Lately, I am using a new method that works for a growing list of materials: Kindle.  On the Kindle, you can highlight a passage and it keeps it in a “clip” file on the device.  Then you can copy that text file to your computer and see all the excerpted text.  Unfortunately, there is no way to get the proper page number from the kindle, so it’s tough to use if you need citations.  I have actually sat there with the paper version and the Kindle version together to record page numbers as I clip—it’s still a lot faster than scanning.

 


Posted by Chris Thompson
May 4, 2010 at 12:56 AM

 

If you’re considering scanning whole books intact (i.e. without cutting the spine), you might consider a book scanner. Then you can highlight the PDF files directly. Most modern PDF tools (Acrobat Pro, OS X Preview, Bluebeam, etc.) will let you export annotations.

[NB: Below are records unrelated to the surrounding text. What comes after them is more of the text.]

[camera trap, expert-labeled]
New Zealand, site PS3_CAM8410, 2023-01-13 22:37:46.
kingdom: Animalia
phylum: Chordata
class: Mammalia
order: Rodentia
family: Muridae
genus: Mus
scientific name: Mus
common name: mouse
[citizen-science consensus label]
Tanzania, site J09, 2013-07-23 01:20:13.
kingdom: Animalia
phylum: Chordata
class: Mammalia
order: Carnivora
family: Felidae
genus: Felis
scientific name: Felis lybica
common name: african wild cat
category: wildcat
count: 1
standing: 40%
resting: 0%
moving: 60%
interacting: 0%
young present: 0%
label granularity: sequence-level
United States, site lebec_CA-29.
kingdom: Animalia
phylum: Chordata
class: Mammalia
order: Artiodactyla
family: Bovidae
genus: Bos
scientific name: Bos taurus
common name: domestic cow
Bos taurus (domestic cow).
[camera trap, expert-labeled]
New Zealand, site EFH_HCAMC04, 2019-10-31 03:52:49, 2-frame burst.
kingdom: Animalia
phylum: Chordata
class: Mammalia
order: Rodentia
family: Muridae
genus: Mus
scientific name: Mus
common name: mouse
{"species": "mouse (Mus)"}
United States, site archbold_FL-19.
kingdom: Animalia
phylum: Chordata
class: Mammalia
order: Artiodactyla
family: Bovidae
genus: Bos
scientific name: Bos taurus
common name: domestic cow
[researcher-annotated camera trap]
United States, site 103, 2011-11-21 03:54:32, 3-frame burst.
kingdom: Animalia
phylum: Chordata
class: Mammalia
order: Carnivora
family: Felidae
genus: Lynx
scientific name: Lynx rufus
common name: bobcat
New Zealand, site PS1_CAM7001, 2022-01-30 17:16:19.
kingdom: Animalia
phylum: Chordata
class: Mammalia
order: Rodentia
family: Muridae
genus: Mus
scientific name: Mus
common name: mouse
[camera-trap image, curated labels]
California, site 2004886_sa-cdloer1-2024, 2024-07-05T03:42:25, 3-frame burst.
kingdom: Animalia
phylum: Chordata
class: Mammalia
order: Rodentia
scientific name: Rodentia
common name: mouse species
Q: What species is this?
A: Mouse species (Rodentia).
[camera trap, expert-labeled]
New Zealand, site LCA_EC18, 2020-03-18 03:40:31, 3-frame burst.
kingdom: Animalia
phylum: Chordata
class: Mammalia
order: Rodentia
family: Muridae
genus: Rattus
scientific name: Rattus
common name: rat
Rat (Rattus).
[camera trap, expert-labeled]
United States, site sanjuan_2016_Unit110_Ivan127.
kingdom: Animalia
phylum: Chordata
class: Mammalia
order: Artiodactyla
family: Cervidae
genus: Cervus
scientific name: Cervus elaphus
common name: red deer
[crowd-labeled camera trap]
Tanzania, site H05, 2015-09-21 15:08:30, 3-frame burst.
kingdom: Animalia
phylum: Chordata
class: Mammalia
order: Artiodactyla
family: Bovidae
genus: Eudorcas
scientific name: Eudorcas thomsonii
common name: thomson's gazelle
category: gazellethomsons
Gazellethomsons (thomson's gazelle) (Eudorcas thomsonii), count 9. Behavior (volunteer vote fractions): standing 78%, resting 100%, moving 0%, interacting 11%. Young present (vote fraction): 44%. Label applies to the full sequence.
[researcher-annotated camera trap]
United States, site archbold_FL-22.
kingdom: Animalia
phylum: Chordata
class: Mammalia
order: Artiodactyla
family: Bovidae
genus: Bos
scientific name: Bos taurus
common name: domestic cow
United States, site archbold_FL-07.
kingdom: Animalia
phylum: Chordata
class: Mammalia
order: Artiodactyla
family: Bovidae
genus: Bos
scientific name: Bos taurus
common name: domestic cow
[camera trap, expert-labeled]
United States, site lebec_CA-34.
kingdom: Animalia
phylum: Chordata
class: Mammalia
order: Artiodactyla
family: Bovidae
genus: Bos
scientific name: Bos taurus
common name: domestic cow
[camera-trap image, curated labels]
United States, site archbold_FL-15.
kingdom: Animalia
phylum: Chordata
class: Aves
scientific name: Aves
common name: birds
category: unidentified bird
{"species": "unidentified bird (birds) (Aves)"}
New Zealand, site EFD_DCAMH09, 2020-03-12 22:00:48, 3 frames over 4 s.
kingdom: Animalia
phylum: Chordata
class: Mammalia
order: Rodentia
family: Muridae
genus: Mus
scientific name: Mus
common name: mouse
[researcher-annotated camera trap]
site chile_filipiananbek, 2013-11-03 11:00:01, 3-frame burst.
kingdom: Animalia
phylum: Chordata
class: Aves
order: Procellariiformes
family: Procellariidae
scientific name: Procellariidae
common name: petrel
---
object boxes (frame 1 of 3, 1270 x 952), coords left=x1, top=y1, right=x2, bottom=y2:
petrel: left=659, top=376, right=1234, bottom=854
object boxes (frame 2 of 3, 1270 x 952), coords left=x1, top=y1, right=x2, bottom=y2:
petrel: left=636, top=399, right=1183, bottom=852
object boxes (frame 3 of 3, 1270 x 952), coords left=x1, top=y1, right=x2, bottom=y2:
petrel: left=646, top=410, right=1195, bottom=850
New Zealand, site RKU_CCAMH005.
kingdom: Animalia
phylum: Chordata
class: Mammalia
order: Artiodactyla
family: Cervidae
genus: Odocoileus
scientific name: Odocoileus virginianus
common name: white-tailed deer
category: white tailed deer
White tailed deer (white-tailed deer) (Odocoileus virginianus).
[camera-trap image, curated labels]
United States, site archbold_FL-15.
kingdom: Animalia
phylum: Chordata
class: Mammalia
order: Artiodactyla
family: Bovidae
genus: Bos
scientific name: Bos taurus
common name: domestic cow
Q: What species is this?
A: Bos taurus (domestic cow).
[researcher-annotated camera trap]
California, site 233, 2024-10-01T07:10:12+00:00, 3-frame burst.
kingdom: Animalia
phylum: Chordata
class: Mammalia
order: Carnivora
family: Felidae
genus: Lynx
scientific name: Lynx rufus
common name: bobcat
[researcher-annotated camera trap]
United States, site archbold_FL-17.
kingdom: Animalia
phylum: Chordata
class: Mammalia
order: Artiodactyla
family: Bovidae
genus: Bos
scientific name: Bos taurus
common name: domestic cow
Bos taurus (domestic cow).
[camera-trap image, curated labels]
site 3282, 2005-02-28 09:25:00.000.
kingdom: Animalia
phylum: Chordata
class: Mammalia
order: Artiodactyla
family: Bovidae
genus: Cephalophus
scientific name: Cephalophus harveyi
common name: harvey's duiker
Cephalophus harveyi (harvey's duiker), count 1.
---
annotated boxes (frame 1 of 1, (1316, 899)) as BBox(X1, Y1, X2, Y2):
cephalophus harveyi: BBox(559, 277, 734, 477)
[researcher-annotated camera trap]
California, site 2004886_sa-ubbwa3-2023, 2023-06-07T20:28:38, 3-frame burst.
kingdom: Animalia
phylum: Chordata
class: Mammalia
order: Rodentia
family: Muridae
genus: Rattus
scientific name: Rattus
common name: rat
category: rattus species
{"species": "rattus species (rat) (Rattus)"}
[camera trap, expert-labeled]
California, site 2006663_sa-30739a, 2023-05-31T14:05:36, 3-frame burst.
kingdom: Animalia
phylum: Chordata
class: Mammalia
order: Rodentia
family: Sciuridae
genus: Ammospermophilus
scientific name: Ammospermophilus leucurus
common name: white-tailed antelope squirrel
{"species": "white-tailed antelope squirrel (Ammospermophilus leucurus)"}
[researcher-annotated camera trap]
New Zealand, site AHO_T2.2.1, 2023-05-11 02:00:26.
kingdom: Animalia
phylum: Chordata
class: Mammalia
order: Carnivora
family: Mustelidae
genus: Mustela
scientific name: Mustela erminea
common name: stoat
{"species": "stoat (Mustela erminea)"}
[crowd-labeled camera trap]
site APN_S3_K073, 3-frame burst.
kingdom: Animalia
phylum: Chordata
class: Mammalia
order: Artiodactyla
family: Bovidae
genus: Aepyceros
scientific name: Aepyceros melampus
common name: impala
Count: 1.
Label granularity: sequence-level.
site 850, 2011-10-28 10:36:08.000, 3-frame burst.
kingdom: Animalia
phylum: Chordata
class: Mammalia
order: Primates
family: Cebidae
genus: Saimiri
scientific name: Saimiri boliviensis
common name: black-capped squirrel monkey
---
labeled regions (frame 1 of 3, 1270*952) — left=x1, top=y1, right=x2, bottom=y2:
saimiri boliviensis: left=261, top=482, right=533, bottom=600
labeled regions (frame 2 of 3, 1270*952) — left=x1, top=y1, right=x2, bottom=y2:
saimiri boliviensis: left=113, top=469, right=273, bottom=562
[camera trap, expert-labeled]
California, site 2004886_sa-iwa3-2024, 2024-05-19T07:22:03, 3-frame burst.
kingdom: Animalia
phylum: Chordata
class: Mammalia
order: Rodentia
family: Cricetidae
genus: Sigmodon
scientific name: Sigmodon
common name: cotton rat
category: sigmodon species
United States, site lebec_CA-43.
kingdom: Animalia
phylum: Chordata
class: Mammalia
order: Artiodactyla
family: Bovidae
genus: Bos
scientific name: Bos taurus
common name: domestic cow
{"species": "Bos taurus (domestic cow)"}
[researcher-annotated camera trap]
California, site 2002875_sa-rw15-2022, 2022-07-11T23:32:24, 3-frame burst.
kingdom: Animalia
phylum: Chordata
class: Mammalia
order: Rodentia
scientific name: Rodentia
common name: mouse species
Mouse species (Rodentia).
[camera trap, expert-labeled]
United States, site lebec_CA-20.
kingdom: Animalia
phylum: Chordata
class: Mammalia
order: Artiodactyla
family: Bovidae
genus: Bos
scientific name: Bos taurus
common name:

I used to own an OpticBook 3600, which was about as low end as book scanners come, and it was actually pretty good. You could scan a 500 page book in 2 hours in high quality. Unfortunately, it didn’t have a replaceable lamp, so once the lamp died, it was the end of the scanner.

Also, as someone mentioned previously, most modern smartphones have apps to let you take a picture of a book page and automatically have it image processed to look semi-decent. This is a good alternative if you’re in a library. The trouble with this is that a lot of libraries are relatively dim, so you get somewhat blurry photos. Good enough for taking notes and reading them later, but not usually good enough for OCR.